GIVEN ENTRIES section start

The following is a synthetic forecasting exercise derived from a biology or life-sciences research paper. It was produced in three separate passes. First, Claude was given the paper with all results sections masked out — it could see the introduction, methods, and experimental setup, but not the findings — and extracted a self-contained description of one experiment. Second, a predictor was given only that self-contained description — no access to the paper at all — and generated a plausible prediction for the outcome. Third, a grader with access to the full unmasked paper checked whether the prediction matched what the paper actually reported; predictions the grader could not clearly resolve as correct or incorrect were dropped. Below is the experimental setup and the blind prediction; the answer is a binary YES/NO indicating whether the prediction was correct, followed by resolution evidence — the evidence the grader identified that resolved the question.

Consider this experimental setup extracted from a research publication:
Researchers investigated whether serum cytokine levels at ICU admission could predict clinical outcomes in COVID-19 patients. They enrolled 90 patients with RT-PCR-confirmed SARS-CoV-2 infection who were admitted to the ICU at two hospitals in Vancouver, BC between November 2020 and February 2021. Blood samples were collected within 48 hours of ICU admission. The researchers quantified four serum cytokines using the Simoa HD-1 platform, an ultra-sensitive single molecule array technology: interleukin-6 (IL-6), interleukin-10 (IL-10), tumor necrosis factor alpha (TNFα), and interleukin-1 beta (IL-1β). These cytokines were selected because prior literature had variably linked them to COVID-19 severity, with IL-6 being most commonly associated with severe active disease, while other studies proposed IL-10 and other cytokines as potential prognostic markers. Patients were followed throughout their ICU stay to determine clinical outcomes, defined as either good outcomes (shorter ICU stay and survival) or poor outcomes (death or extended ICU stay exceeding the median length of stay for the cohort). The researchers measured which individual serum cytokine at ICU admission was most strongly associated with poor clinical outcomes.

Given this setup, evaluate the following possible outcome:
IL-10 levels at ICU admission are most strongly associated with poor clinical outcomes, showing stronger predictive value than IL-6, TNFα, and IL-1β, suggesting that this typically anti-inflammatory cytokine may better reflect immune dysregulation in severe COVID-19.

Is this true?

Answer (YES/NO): YES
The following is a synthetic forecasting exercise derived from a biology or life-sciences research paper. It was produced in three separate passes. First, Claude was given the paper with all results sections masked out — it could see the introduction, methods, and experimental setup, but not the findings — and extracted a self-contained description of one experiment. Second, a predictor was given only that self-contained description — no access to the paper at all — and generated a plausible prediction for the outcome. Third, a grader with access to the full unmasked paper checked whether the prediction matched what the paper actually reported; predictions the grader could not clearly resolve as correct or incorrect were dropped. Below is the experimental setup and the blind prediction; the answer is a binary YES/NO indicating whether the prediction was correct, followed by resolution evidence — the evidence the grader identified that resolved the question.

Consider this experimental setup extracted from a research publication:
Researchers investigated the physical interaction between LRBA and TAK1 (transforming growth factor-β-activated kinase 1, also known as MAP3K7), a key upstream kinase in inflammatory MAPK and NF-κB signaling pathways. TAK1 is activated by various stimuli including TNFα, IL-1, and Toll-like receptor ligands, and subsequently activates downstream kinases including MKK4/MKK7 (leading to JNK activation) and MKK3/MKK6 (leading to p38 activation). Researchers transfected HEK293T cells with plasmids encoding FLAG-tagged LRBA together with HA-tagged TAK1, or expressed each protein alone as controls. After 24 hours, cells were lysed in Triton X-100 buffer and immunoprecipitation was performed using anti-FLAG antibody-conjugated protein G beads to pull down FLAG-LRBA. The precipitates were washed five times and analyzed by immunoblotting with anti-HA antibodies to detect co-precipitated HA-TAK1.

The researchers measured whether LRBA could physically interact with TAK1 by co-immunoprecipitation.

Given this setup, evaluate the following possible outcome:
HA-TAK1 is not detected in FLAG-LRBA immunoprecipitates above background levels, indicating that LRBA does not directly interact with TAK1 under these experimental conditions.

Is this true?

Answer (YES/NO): NO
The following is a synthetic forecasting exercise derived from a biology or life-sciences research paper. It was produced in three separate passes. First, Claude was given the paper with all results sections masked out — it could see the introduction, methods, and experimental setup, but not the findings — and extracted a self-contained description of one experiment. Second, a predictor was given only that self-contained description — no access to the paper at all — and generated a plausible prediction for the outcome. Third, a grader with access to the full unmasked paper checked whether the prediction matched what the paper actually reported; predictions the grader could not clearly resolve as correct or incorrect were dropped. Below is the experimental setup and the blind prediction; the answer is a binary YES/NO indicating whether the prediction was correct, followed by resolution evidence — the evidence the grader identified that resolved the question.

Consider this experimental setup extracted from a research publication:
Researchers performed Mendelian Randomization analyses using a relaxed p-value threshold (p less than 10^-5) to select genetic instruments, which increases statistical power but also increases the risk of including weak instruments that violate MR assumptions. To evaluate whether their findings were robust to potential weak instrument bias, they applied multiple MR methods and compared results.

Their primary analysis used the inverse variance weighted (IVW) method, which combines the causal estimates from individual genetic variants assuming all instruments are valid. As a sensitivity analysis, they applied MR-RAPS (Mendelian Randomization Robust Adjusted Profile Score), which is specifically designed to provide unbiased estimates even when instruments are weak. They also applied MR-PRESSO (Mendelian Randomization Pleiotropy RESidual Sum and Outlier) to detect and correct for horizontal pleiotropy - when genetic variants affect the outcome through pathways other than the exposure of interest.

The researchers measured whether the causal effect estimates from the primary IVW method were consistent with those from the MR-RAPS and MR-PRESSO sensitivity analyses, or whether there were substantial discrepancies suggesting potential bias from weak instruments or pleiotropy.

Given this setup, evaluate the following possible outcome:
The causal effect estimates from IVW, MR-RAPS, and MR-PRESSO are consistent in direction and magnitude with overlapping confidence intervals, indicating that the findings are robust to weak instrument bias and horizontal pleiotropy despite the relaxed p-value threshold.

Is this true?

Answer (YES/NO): YES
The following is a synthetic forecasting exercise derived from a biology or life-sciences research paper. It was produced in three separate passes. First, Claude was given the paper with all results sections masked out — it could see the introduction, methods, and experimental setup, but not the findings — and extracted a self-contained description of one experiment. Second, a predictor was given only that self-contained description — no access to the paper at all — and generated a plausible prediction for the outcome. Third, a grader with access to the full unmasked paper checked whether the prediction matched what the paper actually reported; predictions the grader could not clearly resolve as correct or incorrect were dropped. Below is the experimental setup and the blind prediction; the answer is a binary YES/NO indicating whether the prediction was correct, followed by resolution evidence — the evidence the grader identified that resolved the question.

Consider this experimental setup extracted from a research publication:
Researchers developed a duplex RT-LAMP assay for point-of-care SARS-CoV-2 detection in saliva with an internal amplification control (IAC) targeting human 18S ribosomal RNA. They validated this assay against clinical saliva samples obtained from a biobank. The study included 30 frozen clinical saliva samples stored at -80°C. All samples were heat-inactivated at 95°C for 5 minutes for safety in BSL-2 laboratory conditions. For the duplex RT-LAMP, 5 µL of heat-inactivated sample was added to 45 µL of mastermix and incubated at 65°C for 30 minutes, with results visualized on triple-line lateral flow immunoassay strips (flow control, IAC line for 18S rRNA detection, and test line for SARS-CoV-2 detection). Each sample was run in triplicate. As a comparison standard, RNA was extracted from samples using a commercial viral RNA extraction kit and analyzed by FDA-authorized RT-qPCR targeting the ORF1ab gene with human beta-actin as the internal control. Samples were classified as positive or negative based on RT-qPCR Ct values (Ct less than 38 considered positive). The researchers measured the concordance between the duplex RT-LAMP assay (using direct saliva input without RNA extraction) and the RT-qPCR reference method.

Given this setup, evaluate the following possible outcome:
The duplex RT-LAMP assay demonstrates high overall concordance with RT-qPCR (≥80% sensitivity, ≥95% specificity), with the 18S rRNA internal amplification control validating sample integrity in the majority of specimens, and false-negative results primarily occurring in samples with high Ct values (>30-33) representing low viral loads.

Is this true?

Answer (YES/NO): YES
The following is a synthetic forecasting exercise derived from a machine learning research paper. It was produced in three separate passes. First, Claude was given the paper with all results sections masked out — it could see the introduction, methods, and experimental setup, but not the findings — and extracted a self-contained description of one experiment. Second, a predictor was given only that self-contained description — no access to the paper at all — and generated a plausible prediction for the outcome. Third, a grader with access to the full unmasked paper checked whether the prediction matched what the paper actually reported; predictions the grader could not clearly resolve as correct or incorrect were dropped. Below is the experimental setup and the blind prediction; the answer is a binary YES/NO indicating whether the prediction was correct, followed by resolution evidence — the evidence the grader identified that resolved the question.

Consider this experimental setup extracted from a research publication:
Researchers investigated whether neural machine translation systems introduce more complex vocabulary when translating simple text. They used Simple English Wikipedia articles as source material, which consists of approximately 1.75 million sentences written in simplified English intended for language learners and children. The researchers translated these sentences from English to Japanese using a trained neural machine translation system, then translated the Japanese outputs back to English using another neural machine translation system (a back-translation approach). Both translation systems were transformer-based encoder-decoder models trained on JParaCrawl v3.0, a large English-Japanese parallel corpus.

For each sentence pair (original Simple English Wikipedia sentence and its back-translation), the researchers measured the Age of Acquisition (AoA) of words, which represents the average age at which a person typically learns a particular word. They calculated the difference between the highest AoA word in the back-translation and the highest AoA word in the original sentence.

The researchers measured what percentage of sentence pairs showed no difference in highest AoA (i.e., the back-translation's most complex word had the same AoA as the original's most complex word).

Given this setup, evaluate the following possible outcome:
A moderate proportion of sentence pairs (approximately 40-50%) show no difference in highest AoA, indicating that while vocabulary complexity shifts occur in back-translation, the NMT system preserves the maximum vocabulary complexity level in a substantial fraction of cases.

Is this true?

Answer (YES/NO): NO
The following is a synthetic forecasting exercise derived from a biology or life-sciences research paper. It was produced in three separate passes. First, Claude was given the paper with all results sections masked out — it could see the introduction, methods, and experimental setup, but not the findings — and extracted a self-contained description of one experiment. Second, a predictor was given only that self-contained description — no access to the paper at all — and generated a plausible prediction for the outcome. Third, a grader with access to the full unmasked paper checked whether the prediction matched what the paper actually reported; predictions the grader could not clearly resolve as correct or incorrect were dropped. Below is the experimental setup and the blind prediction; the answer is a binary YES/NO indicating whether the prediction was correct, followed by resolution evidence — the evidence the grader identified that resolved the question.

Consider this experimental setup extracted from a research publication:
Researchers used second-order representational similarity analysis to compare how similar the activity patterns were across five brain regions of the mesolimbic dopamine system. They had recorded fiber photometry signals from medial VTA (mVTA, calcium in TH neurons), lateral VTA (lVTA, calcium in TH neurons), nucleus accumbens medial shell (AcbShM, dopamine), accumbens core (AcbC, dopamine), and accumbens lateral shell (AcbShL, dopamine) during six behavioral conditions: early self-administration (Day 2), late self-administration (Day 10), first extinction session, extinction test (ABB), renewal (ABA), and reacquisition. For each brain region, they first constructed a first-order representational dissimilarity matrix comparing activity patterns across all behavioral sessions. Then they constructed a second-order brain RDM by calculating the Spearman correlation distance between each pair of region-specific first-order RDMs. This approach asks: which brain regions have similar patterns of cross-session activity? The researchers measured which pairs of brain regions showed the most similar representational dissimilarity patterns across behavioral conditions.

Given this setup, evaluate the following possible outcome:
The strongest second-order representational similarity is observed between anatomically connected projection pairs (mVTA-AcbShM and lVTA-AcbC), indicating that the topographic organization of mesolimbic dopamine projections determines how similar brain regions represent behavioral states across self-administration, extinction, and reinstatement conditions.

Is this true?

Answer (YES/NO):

GIVEN ENTRIES section end

* **DIRECTIONS**
A count is needed of the lines above that hold the word "applied"; give that count and no other text.

* **TASK RESULT**
2